The loss of efficiency will depend on how biased the die is, but it is not unreasonable to expect 80 initial die throws to get 7-8 unbiased results using this approach. If that's too inefficient for you, try some of the other approaches.

Toss the loaded die twice: tosses "A" and "B". Identify the parity of the toss- if it's an even number (2, 4, or 6) or odd (1, 3, or 5).

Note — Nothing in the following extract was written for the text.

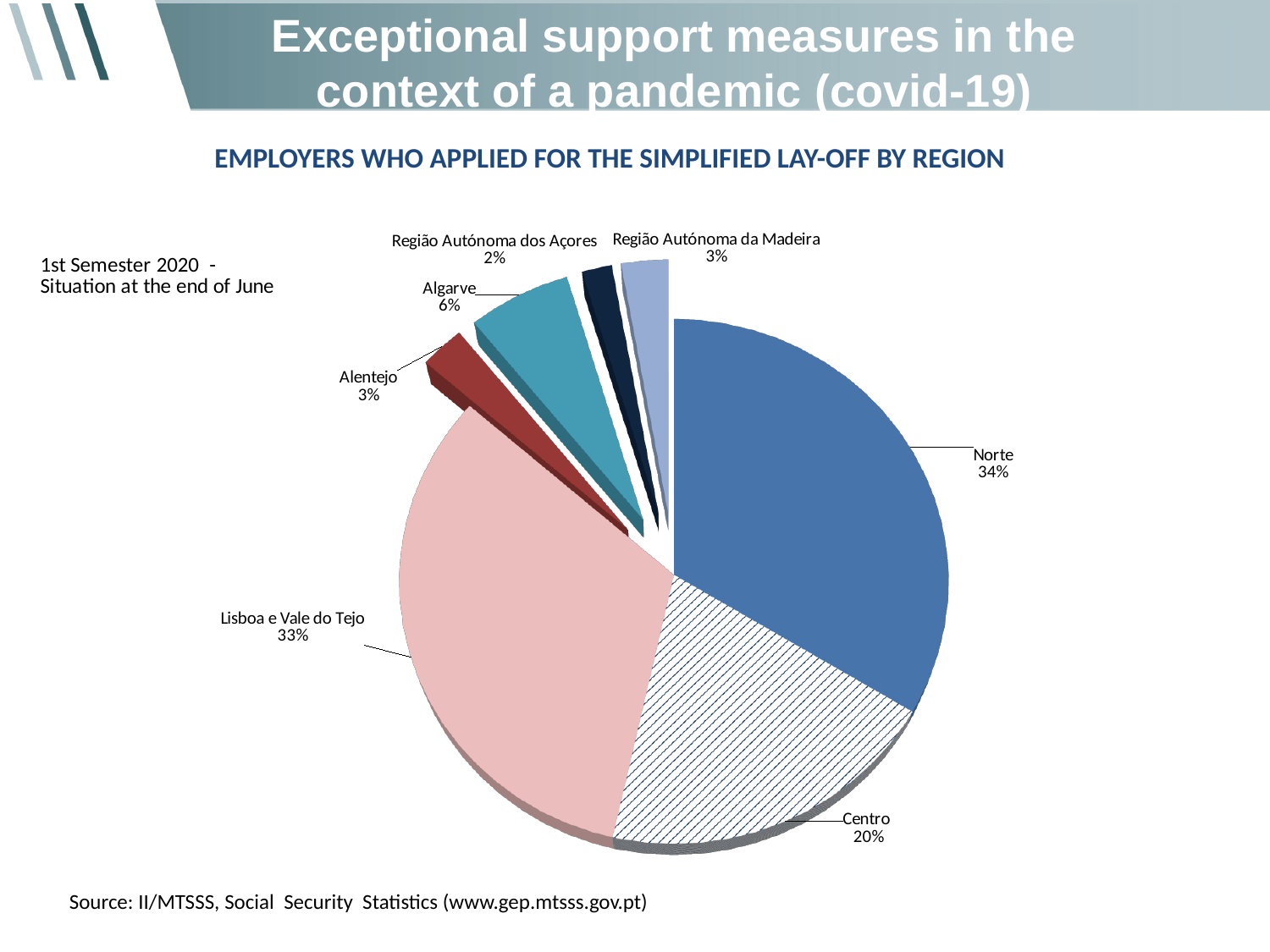
What kind of chart is shown on the slide? Pie chart What percentage is shown for Lisboa e Vale do Tejo? 33% What percentage is shown for Algarve? 6% What is the difference in percentage points between Norte and Centro? 14 How many regions are shown in the pie chart? 7 Which has a larger share, Algarve or Alentejo? Algarve What percentage is shown for the Centro region? 20% What share of employers who applied for the simplified lay-off are in the Norte region? 34% Which region has the largest share of the pie? Norte Which region has the smallest share of the pie? Região Autónoma dos Açores What percentage is shown for Região Autónoma dos Açores? 2% What is the title of the chart? Employers who applied for the simplified lay-off by region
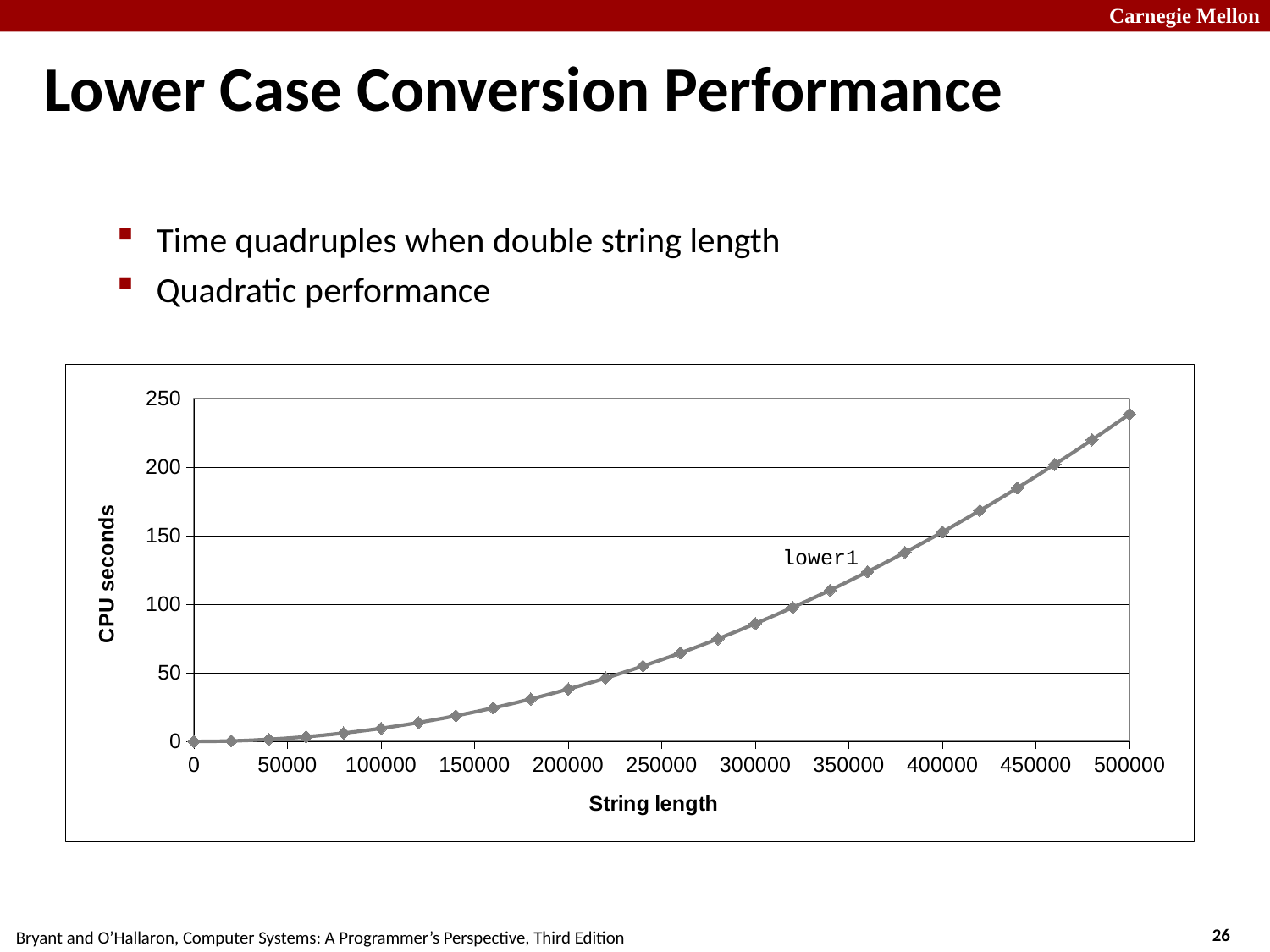
Is the value for string length 200000 greater or less than 50? less At which string length is the CPU time lowest? 0 How many tick labels are shown on the x axis? 11 Which has the larger CPU time, string length 100000 or string length 400000? 400000 What is the label of the series plotted in the chart? lower1 At which string length is the CPU time highest? 500000 What kind of chart is shown on the slide? line chart Do the CPU seconds rise or fall as string length increases? rise How many series are plotted in the chart? 1 Is the value for string length 500000 greater or less than 200? greater What is the title of the y axis? CPU seconds Is the value for string length 300000 greater or less than 100? less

Results are in binary.

Parity mapping

A, B result 1 die tossed twice
odd, odd discard 11, 13, 15, 31, 33, 35, 51, 53, 55
even, odd 0 21, 23, 25, 41, 43, 45, 61, 63, 65
odd, even 1 12, 14, 16, 32, 34, 36, 52, 54, 56
even, even discard 22, 24, 26, 42, 44, 46, 62, 64, 66

Further Reading

This approach came when reading crypto.stackexchange.com on John von Neumann randomness extraction. I stumbled upon this comment by fgrieu, and was curious about more efficient approaches, which started this whole series of documents.